The term gospel literally means “good news.” The good news is that God has provided a way to be restored in spite of our inability to be righteous. In his great love, God sent his one and only son Jesus to take on human flesh and live among us. Jesus was unique in that he was fully human and yet at the same time fully God (a complex theological topic for another time).
Jesus’ full humanity means that he was one of us. He ate, drank, slept, felt pain, and had emotions just like we do. But Jesus’ full divinity means that he alone among the human race was capable of living a life without sin. Jesus came, living a sinless life, for the sole purpose of going to the cross and suffering humiliation, excruciating pain, and ultimately death.
The concept that one must grasp in order to understand the gospel is the substitutionary nature of Jesus’ suffering. What we mean by substitutionary is that Jesus suffered in your place, instead of you, so that you wouldn’t have to. Jesus substitutes himself for you, taking the punishment that you deserve for your personal sins, even though he alone among all of humankind was guiltless.
In the courtroom analogy, the doctor who is convicted of murder and sentenced to punishment is suddenly set free. To really grasp the profound gift of God’s undeserved grace, the gospel message would be equivalent to the judge passing the guilty verdict, then promptly volunteering to take the guilty party’s sentence in his place, exchanging the guilty verdict for the judge’s own perfectly clean record.
Jesus suffered on the cross, and on the cross the wrath of God was poured out for sin. Jesus was beaten, humiliated, and killed in a public spectacle in which God punished him for your sin. Having perfectly offered himself as a sacrifice in your place, Jesus died and rose from the dead on the third day, proving that Jesus really was God incarnate. This death in your place and resurrection to new life achieved the ultimate victory over sin and death. Because Jesus went to the cross, the debt you owe for your sin has been paid. It’s not something you earn, it’s not something you do, it’s a free gift.
The price has already been paid, and because of Jesus’ work on the cross, you are given an open invitation to call on Jesus’ name for the forgiveness of your sins. When you recognize your sin, and recognize your situation (guilty) before a Holy God, and you recognize that the verdict is inescapably guilty, you are given a lifeline.
Everything hinges on how you respond to the truth of the gospel message.
You need only accept Jesus as your Lord and Savior and recognize that Jesus paid the price you could never pay on your behalf, and submit to Jesus’ authority in your life. When you accept Jesus, something profound happens. The Holy Spirit takes up residence inside of you, and God begins to transform you from the inside out, drawing you away from the sin that used to rule in your life.

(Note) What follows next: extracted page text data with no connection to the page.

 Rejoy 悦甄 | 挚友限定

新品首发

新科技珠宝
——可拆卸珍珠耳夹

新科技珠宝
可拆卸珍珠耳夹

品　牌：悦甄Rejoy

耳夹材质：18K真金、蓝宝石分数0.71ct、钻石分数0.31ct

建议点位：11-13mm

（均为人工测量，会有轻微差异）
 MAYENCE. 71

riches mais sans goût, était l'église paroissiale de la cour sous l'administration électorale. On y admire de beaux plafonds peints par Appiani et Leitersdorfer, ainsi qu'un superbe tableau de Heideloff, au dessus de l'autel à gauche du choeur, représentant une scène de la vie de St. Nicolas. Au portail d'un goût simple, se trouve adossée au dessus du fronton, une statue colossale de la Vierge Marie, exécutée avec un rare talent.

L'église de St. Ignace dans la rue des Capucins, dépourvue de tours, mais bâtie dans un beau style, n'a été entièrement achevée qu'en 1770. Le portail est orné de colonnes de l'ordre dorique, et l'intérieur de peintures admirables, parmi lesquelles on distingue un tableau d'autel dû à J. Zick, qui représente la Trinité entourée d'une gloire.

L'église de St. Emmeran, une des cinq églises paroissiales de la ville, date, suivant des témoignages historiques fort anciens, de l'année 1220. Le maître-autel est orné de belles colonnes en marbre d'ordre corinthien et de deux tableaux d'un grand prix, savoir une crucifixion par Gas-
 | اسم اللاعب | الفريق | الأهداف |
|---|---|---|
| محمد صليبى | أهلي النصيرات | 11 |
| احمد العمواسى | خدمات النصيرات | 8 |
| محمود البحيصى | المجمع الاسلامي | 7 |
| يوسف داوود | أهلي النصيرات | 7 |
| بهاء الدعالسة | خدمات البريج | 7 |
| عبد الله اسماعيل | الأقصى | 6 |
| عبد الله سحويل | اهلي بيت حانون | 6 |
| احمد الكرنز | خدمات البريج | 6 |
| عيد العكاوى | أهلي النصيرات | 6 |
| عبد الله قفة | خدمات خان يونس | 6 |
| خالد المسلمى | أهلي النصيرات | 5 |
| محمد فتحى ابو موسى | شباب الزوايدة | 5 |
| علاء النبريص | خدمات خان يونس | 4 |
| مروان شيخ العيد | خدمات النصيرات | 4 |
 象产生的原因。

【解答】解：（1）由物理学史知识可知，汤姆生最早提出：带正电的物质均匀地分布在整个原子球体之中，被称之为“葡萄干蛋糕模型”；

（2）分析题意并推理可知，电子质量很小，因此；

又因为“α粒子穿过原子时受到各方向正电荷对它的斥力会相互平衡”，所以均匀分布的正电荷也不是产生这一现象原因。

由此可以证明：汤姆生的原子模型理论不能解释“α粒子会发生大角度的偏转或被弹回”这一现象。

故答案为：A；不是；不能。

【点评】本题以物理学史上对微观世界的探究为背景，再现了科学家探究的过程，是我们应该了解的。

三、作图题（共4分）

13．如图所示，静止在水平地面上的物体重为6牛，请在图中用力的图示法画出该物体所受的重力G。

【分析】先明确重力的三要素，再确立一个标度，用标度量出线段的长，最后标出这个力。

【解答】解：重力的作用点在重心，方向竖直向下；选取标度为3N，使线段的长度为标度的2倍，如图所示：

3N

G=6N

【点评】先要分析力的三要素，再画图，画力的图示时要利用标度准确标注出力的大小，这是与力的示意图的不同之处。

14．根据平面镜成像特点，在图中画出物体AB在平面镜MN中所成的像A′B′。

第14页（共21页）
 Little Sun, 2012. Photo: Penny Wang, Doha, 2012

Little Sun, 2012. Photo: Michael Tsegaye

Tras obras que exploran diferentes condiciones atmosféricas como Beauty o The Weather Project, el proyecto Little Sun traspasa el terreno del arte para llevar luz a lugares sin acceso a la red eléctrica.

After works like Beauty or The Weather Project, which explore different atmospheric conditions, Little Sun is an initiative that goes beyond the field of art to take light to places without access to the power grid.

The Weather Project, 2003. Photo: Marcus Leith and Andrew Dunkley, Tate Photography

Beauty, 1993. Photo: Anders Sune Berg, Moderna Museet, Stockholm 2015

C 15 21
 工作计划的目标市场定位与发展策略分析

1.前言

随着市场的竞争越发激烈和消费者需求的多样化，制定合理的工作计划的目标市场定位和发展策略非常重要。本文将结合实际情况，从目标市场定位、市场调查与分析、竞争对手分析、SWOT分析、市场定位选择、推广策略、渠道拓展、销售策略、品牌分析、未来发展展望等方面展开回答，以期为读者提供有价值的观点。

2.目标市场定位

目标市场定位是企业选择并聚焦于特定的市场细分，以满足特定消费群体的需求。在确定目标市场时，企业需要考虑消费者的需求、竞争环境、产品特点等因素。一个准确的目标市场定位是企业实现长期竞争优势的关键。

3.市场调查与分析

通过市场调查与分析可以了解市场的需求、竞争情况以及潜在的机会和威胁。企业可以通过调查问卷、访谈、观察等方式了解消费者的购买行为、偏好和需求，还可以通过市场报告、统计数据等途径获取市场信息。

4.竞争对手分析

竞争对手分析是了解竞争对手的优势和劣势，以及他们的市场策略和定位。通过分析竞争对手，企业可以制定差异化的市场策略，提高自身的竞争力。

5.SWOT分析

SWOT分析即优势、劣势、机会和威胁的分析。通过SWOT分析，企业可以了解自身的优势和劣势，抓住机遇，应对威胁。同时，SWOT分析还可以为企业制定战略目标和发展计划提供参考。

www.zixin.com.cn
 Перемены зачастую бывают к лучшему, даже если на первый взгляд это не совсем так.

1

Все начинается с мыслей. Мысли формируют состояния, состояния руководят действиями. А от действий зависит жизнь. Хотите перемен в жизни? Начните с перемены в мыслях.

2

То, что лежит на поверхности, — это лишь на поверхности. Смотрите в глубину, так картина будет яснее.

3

This is a beautiful truth because the nature of the gospel is not that you need to clean up your life in order to come to Jesus. Jesus comes to you, in spite of your sins, and all that is necessary for eternal life is a recognition of your sin, recognition that you find yourself incapable of earning eternal life, and accepting Jesus’ free gift of grace, trading your sin for eternal life and a relationship with God.
The gospel changes everything. It brings you from an enemy of God, dead in your sins and transgressions, into a loving family relationship where you’re given a new identity as a Child of God and are set free from the sin that used to hold you captive.
That is the essential truth of the gospel.